(Stored dataset items)
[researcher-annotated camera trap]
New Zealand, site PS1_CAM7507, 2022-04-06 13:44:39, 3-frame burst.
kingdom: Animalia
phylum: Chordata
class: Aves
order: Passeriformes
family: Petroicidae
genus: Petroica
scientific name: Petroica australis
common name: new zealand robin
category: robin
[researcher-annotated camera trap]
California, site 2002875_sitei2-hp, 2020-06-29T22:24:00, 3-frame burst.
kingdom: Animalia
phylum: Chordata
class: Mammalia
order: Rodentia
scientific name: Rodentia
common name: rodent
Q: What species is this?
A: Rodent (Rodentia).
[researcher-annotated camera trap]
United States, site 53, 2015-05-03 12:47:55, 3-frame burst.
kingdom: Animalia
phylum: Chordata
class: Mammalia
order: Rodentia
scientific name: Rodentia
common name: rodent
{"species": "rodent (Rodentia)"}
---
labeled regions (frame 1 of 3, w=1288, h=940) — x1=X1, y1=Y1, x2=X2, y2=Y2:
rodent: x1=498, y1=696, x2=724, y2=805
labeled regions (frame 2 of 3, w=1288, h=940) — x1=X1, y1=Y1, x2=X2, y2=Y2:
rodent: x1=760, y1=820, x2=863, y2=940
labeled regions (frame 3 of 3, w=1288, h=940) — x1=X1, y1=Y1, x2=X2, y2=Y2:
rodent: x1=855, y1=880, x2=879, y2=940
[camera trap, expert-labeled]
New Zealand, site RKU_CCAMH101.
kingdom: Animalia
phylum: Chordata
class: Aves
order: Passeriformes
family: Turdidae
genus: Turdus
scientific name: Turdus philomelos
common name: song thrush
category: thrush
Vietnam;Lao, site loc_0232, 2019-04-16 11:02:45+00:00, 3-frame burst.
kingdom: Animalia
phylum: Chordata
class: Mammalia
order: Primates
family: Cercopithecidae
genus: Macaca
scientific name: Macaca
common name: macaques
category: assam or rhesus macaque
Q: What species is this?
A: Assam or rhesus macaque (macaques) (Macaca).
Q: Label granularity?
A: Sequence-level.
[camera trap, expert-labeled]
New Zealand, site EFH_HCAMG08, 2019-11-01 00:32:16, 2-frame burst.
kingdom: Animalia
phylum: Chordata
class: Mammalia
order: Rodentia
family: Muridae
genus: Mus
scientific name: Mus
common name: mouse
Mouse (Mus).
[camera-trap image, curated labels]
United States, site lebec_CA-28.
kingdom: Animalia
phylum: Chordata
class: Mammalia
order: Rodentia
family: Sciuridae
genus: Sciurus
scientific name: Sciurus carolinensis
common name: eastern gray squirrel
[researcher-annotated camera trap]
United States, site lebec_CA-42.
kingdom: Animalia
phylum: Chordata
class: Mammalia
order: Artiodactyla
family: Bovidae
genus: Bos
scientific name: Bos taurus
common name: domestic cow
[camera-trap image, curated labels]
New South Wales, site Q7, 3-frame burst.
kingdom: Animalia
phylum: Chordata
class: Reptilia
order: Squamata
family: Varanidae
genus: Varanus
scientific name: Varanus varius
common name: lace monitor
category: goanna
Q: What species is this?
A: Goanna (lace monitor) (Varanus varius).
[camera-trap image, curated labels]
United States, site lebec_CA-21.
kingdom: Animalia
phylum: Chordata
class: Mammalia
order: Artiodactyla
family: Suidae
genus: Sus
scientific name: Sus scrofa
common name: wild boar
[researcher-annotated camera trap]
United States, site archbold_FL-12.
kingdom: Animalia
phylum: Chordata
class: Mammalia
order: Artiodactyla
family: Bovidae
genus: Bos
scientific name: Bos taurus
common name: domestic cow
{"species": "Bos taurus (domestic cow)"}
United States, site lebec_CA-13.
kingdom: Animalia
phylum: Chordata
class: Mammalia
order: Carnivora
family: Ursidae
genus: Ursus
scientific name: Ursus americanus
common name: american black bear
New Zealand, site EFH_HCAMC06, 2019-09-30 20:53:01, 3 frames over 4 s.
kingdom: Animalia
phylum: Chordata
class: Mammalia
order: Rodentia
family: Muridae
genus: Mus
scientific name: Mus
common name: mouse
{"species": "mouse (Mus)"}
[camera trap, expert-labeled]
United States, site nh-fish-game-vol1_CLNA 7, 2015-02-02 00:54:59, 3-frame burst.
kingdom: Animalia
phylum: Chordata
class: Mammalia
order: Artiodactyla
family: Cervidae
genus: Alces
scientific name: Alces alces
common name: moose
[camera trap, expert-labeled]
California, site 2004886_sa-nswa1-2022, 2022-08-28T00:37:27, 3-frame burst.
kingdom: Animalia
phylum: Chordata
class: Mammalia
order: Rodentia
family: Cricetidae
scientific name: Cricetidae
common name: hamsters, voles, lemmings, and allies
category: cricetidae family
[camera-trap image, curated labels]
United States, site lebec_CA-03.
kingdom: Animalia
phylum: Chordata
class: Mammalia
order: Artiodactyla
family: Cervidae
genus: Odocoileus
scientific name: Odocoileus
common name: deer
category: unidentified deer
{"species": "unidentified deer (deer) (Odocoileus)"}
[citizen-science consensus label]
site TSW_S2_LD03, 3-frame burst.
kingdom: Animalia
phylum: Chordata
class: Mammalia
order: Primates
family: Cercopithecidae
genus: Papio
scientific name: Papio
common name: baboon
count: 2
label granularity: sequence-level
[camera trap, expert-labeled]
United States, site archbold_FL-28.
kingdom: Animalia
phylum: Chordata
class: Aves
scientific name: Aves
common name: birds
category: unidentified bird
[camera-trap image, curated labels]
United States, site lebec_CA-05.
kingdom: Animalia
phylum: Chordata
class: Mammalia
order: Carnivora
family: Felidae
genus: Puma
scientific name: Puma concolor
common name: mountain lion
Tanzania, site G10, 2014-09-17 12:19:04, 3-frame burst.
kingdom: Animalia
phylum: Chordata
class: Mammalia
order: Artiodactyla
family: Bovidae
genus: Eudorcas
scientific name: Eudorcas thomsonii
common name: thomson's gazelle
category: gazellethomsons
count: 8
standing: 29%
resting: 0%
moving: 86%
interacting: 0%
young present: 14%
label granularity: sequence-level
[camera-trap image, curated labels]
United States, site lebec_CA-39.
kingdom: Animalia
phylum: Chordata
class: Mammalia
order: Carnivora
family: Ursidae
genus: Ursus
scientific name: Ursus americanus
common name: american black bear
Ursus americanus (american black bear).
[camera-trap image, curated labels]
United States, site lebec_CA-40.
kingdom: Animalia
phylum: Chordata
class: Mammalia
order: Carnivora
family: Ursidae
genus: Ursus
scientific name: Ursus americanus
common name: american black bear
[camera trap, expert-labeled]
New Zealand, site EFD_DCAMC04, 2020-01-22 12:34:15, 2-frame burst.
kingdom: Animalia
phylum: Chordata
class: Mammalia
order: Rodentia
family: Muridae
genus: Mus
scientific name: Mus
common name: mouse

[What you are asked to do] An exact copy of every entry is what's needed, so retype them all.

[Solution for this problem]
[researcher-annotated camera trap]
New Zealand, site PS1_CAM7507, 2022-04-06 13:44:39, 3-frame burst.
kingdom: Animalia
phylum: Chordata
class: Aves
order: Passeriformes
family: Petroicidae
genus: Petroica
scientific name: Petroica australis
common name: new zealand robin
category: robin
[researcher-annotated camera trap]
California, site 2002875_sitei2-hp, 2020-06-29T22:24:00, 3-frame burst.
kingdom: Animalia
phylum: Chordata
class: Mammalia
order: Rodentia
scientific name: Rodentia
common name: rodent
Q: What species is this?
A: Rodent (Rodentia).
[researcher-annotated camera trap]
United States, site 53, 2015-05-03 12:47:55, 3-frame burst.
kingdom: Animalia
phylum: Chordata
class: Mammalia
order: Rodentia
scientific name: Rodentia
common name: rodent
{"species": "rodent (Rodentia)"}
---
labeled regions (frame 1 of 3, w=1288, h=940) — x1=X1, y1=Y1, x2=X2, y2=Y2:
rodent: x1=498, y1=696, x2=724, y2=805
labeled regions (frame 2 of 3, w=1288, h=940) — x1=X1, y1=Y1, x2=X2, y2=Y2:
rodent: x1=760, y1=820, x2=863, y2=940
labeled regions (frame 3 of 3, w=1288, h=940) — x1=X1, y1=Y1, x2=X2, y2=Y2:
rodent: x1=855, y1=880, x2=879, y2=940
[camera trap, expert-labeled]
New Zealand, site RKU_CCAMH101.
kingdom: Animalia
phylum: Chordata
class: Aves
order: Passeriformes
family: Turdidae
genus: Turdus
scientific name: Turdus philomelos
common name: song thrush
category: thrush
Vietnam;Lao, site loc_0232, 2019-04-16 11:02:45+00:00, 3-frame burst.
kingdom: Animalia
phylum: Chordata
class: Mammalia
order: Primates
family: Cercopithecidae
genus: Macaca
scientific name: Macaca
common name: macaques
category: assam or rhesus macaque
Q: What species is this?
A: Assam or rhesus macaque (macaques) (Macaca).
Q: Label granularity?
A: Sequence-level.
[camera trap, expert-labeled]
New Zealand, site EFH_HCAMG08, 2019-11-01 00:32:16, 2-frame burst.
kingdom: Animalia
phylum: Chordata
class: Mammalia
order: Rodentia
family: Muridae
genus: Mus
scientific name: Mus
common name: mouse
Mouse (Mus).
[camera-trap image, curated labels]
United States, site lebec_CA-28.
kingdom: Animalia
phylum: Chordata
class: Mammalia
order: Rodentia
family: Sciuridae
genus: Sciurus
scientific name: Sciurus carolinensis
common name: eastern gray squirrel
[researcher-annotated camera trap]
United States, site lebec_CA-42.
kingdom: Animalia
phylum: Chordata
class: Mammalia
order: Artiodactyla
family: Bovidae
genus: Bos
scientific name: Bos taurus
common name: domestic cow
[camera-trap image, curated labels]
New South Wales, site Q7, 3-frame burst.
kingdom: Animalia
phylum: Chordata
class: Reptilia
order: Squamata
family: Varanidae
genus: Varanus
scientific name: Varanus varius
common name: lace monitor
category: goanna
Q: What species is this?
A: Goanna (lace monitor) (Varanus varius).
[camera-trap image, curated labels]
United States, site lebec_CA-21.
kingdom: Animalia
phylum: Chordata
class: Mammalia
order: Artiodactyla
family: Suidae
genus: Sus
scientific name: Sus scrofa
common name: wild boar
[researcher-annotated camera trap]
United States, site archbold_FL-12.
kingdom: Animalia
phylum: Chordata
class: Mammalia
order: Artiodactyla
family: Bovidae
genus: Bos
scientific name: Bos taurus
common name: domestic cow
{"species": "Bos taurus (domestic cow)"}
United States, site lebec_CA-13.
kingdom: Animalia
phylum: Chordata
class: Mammalia
order: Carnivora
family: Ursidae
genus: Ursus
scientific name: Ursus americanus
common name: american black bear
New Zealand, site EFH_HCAMC06, 2019-09-30 20:53:01, 3 frames over 4 s.
kingdom: Animalia
phylum: Chordata
class: Mammalia
order: Rodentia
family: Muridae
genus: Mus
scientific name: Mus
common name: mouse
{"species": "mouse (Mus)"}
[camera trap, expert-labeled]
United States, site nh-fish-game-vol1_CLNA 7, 2015-02-02 00:54:59, 3-frame burst.
kingdom: Animalia
phylum: Chordata
class: Mammalia
order: Artiodactyla
family: Cervidae
genus: Alces
scientific name: Alces alces
common name: moose
[camera trap, expert-labeled]
California, site 2004886_sa-nswa1-2022, 2022-08-28T00:37:27, 3-frame burst.
kingdom: Animalia
phylum: Chordata
class: Mammalia
order: Rodentia
family: Cricetidae
scientific name: Cricetidae
common name: hamsters, voles, lemmings, and allies
category: cricetidae family
[camera-trap image, curated labels]
United States, site lebec_CA-03.
kingdom: Animalia
phylum: Chordata
class: Mammalia
order: Artiodactyla
family: Cervidae
genus: Odocoileus
scientific name: Odocoileus
common name: deer
category: unidentified deer
{"species": "unidentified deer (deer) (Odocoileus)"}
[citizen-science consensus label]
site TSW_S2_LD03, 3-frame burst.
kingdom: Animalia
phylum: Chordata
class: Mammalia
order: Primates
family: Cercopithecidae
genus: Papio
scientific name: Papio
common name: baboon
count: 2
label granularity: sequence-level
[camera trap, expert-labeled]
United States, site archbold_FL-28.
kingdom: Animalia
phylum: Chordata
class: Aves
scientific name: Aves
common name: birds
category: unidentified bird
[camera-trap image, curated labels]
United States, site lebec_CA-05.
kingdom: Animalia
phylum: Chordata
class: Mammalia
order: Carnivora
family: Felidae
genus: Puma
scientific name: Puma concolor
common name: mountain lion
Tanzania, site G10, 2014-09-17 12:19:04, 3-frame burst.
kingdom: Animalia
phylum: Chordata
class: Mammalia
order: Artiodactyla
family: Bovidae
genus: Eudorcas
scientific name: Eudorcas thomsonii
common name: thomson's gazelle
category: gazellethomsons
count: 8
standing: 29%
resting: 0%
moving: 86%
interacting: 0%
young present: 14%
label granularity: sequence-level
[camera-trap image, curated labels]
United States, site lebec_CA-39.
kingdom: Animalia
phylum: Chordata
class: Mammalia
order: Carnivora
family: Ursidae
genus: Ursus
scientific name: Ursus americanus
common name: american black bear
Ursus americanus (american black bear).
[camera-trap image, curated labels]
United States, site lebec_CA-40.
kingdom: Animalia
phylum: Chordata
class: Mammalia
order: Carnivora
family: Ursidae
genus: Ursus
scientific name: Ursus americanus
common name: american black bear
[camera trap, expert-labeled]
New Zealand, site EFD_DCAMC04, 2020-01-22 12:34:15, 2-frame burst.
kingdom: Animalia
phylum: Chordata
class: Mammalia
order: Rodentia
family: Muridae
genus: Mus
scientific name: Mus
common name: mouse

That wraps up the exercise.